### Information provided

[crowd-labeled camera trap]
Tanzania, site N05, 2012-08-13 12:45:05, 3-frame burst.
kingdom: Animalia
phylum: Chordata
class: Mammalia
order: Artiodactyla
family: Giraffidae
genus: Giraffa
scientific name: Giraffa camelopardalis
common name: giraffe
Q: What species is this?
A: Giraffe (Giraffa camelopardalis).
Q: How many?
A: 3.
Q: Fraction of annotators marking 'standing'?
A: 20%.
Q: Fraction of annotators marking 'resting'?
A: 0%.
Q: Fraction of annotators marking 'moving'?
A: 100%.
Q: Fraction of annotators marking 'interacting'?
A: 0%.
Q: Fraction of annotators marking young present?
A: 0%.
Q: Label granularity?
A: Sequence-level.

### Required work
Transcribe the records in full, keeping every character as it is.

### Solved exercise
[crowd-labeled camera trap]
Tanzania, site N05, 2012-08-13 12:45:05, 3-frame burst.
kingdom: Animalia
phylum: Chordata
class: Mammalia
order: Artiodactyla
family: Giraffidae
genus: Giraffa
scientific name: Giraffa camelopardalis
common name: giraffe
Q: What species is this?
A: Giraffe (Giraffa camelopardalis).
Q: How many?
A: 3.
Q: Fraction of annotators marking 'standing'?
A: 20%.
Q: Fraction of annotators marking 'resting'?
A: 0%.
Q: Fraction of annotators marking 'moving'?
A: 100%.
Q: Fraction of annotators marking 'interacting'?
A: 0%.
Q: Fraction of annotators marking young present?
A: 0%.
Q: Label granularity?
A: Sequence-level.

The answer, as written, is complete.